1923 Christie Monowheel, the Mother of All Monowheels

The product of the fertile imagination of a Professor E. J. Christie of Marion, Ohio, this gyroscopic unicycle was supposedly capable of speeds of up to 400 miles per hour, although at the time of an article from the April, 1923 issue of Popular Science, it had yet to be tested. To be fair, the inventor only claimed “a speed of at least 250 miles per hour, and possibly 400 miles per hour” though this is the sort of uncertainty that suggests he hadn’t a clue what he was about.

Professor E.J. Christie atop a version of his 14 foot monster monowheel in 1923, which may or may not have been tested. Note the smaller model.

The design had a centre wheel of 14-foot in diameter, and weighed 2400 pounds. The “gyro wheels” on each side of the driver weighed some 500 pounds each. The machine, which was reportedly “being constructed in Philadelphia” at the time, was to have been powered by a 250-horsepower airplane motor.

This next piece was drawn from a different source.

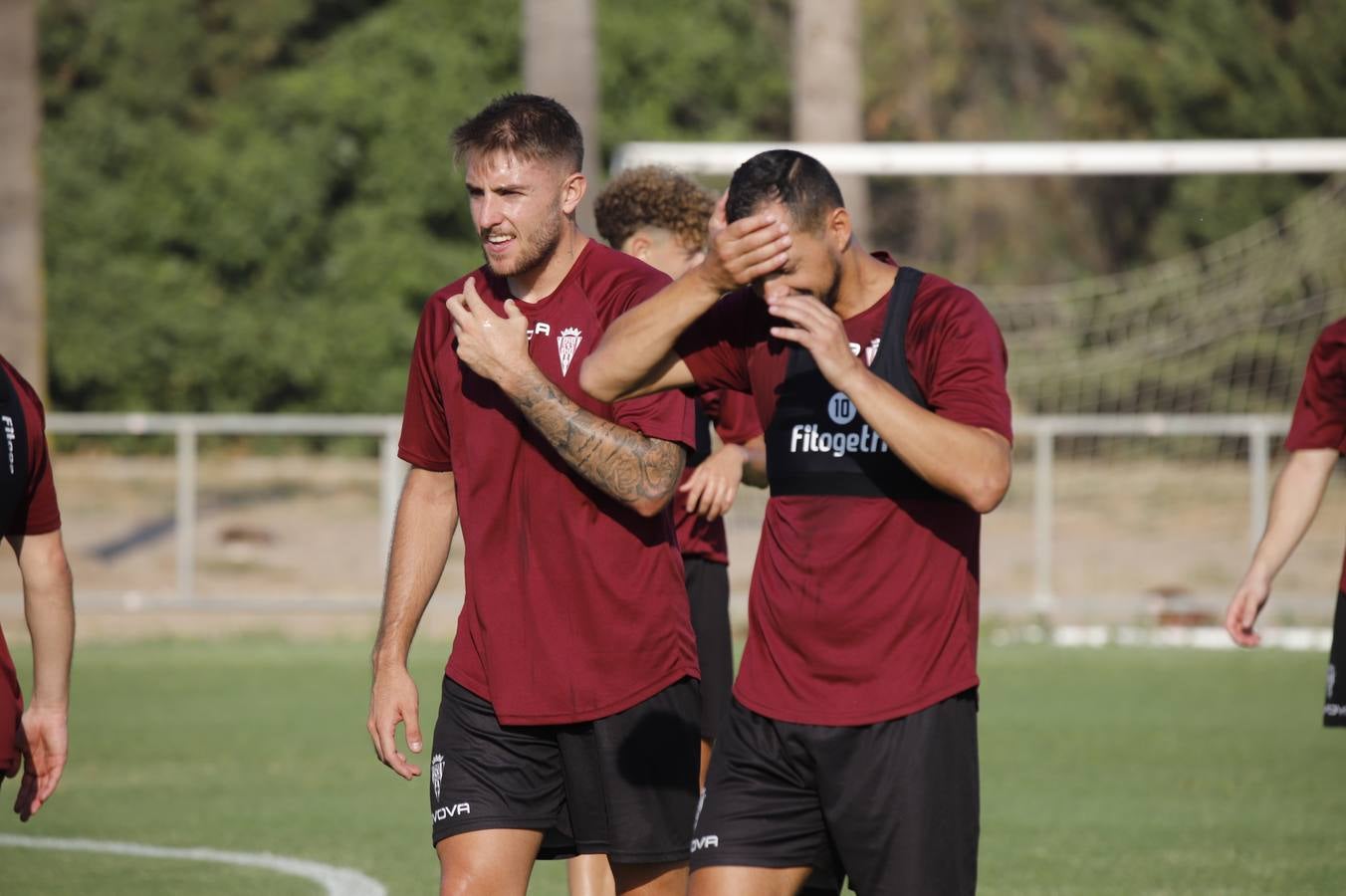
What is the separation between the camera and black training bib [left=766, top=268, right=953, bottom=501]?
4266mm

Here is the text of the Popular Science Monthly article:

Will Gyroscopic Wheel Shatter Speed Records?

DOWN the track of a motor speedway a wheel 14 feet high whirls at such a dizzy speed that racing automobiles traveling at top speed––115 miles an hour––seem almost to stand still. So fast does the giant wheel travel that the details of its design can scarcely be distinguished. This is a possibility prophesied by Prof. E. J. Christie, of Marion, Ohio, for an amazing gyroscopic unicycle of his invention, now being constructed in Philadelphia, Pa. The 2400-pound 14-foot model of the speed wheel is almost ready for a trial spin and Christie confidently predicts that it will develop a speed of at least 250, and possibly 400 miles an hour!

In design, the strange vehicle resembles a giant bicycle wheel with an exceptionally long hub, at the end of which supporting spokes are fastened. Attached to the axle, on each side of the center are 500-pound gyroscopes designed to rotate at a speed of 90 revolutions a minute––a speed sufficient to maintain equilibrium.

From April, 1923. Chrstie has numerous automotive patents in his name for inventions or improvements.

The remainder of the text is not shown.